Selected text
* * * * *
RE: [RFC 09/17] bypass: IRQ bypass manager proto by Alex

From: Wu, Feng
Date: Thu Jul 02 2015 - 22:19:04 EST




> -----Original Message-----
> From: Eric Auger [mailto:eric.auger@xxxxxxxxxx]
> Sent: Thursday, July 02, 2015 9:17 PM
> To: eric.auger@xxxxxx; eric.auger@xxxxxxxxxx;
> linux-arm-kernel@xxxxxxxxxxxxxxxxxxx; kvmarm@xxxxxxxxxxxxxxxxxxxxx;
> kvm@xxxxxxxxxxxxxxx; christoffer.dall@xxxxxxxxxx; marc.zyngier@xxxxxxx;
> alex.williamson@xxxxxxxxxx; pbonzini@xxxxxxxxxx; avi.kivity@xxxxxxxxx;
> mtosatti@xxxxxxxxxx; Wu, Feng; joro@xxxxxxxxxx;
> b.reynal@xxxxxxxxxxxxxxxxxxxxxx
> Cc: linux-kernel@xxxxxxxxxxxxxxx; patches@xxxxxxxxxx
> Subject: [RFC 09/17] bypass: IRQ bypass manager proto by Alex
>
> From: Alex Williamson <alex.williamson@xxxxxxxxxx>
>
> There are plenty of details to be filled in, but I think the basics
> looks something like the code below. The IRQ bypass manager just
> defines a pair of structures, one for interrupt producers and one for
> interrupt consumers. I'm certain that we'll need more callbacks than
> I've defined below, but figuring out what those should be for the best
> abstraction is the hardest part of this idea. The manager provides both
> registration and de-registration interfaces for both types of objects
> and keeps lists for each, protected by a lock. The manager doesn't even
> really need to know what the match token is, but I assume for our
> purposes it will be an eventfd_ctx.
* * * * *
Supplied data
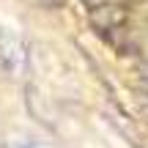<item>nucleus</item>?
<instances>
[{
	"label": "nucleus",
	"instance_id": "obj_1",
	"mask_svg": "<svg viewBox=\"0 0 148 148\" xmlns=\"http://www.w3.org/2000/svg\"><path fill=\"white\" fill-rule=\"evenodd\" d=\"M0 60H3V69L11 71L14 77H19L25 71L27 52H25V44L14 33H0Z\"/></svg>",
	"mask_w": 148,
	"mask_h": 148
},
{
	"label": "nucleus",
	"instance_id": "obj_2",
	"mask_svg": "<svg viewBox=\"0 0 148 148\" xmlns=\"http://www.w3.org/2000/svg\"><path fill=\"white\" fill-rule=\"evenodd\" d=\"M3 148H44V145L36 143V140H8Z\"/></svg>",
	"mask_w": 148,
	"mask_h": 148
}]
</instances>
* * * * *
Work required
Answer these questions about the IRQ bypass manager email:
(a) Who sent the reply at the top of the thread?
(b) What two kinds of interrupt objects does the manager define a structure for?
(c) What does Alex assume the match token will be?
Answer from the text alone.

Task output
(a) Wu, Feng
(b) Interrupt producers and interrupt consumers
(c) An eventfd_ctx